Original two-headed bull, British Museum
John considered that his 1887 book, Ligaments, their nature and morphology, was his finest work and he was especially proud of the expensive wood-cut illustrations. He once remarked to a colleague, in reference to a large textbook, ‘it is very easy to write a big book and very difficult to write a small one’.
Of slight physique and with small bright eyes, he was a fluent writer: His letters were always brief and pointed, written in a clear and unhurried hand: he never employed a secretary.

Rudyard Kipling and Bland-Sutton, Middlesex Hospital, 1908, for medical student prize-giving
He was an entertaining after-dinner speaker, retaining and perhaps cultivating his Cockney accent: Rudyard Kipling was an old and intimate friend.
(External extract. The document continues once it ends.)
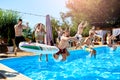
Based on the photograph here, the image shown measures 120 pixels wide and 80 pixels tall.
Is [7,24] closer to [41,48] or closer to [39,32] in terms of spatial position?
[39,32]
Vanity Fair noted, ‘He has more friends than most people who speak the truth have, but his strongest virtues are not social ones’.
One observer noted ‘something Napoleonic’ in his profile, revealed by his intense industry, his coolness in crisis, and his quick grasp of the essentials of the problem, and the rapid translation of decision into action, and, in a certain aloofness of personality.

John Bland-Sutton in Vanity Fair, 3 February 1910, ‘A Great Surgeon’
In a speech at Glasgow in April 1927 celebrating the centenary of Lister’s birth, Bland-Sutton observed, “I was trained in the old school and lived to revel in the wonders of the new. But this is not the end: the legitimate function of surgery is the repair of physical injuries.

Portion of silver dinner service, willed to RCS collection, London
“We must strive to cure morbid growths with drugs prepared by biochemists. We may believe that chemotherapy and physics, which have furnished surgeons with powerful and reliable remedies, will help to deliver mankind from some of the most distressing and uncompromising operations of modern surgery. There are clear signs of the dawn of such an era.”
Sir John Bland-Sutton died after a short illness on 20 December 1936 and his body was cremated as he requested,

Handwritten note found interposed in the autobiography of John Bland-Sutton
‘Put me on the kitchen fire, and then pull out the damper; All that’s left of my poor bones, will up the chimney scamper.’
‘Nulla dies sine linea’, (Pliny the Elder) was one of his favourite quotations.
His ashes were placed in the Museum of the Middlesex Hospital, which he had generously endowed.
Memorial services were held at the Middlesex Hospital and Westminster Abbey.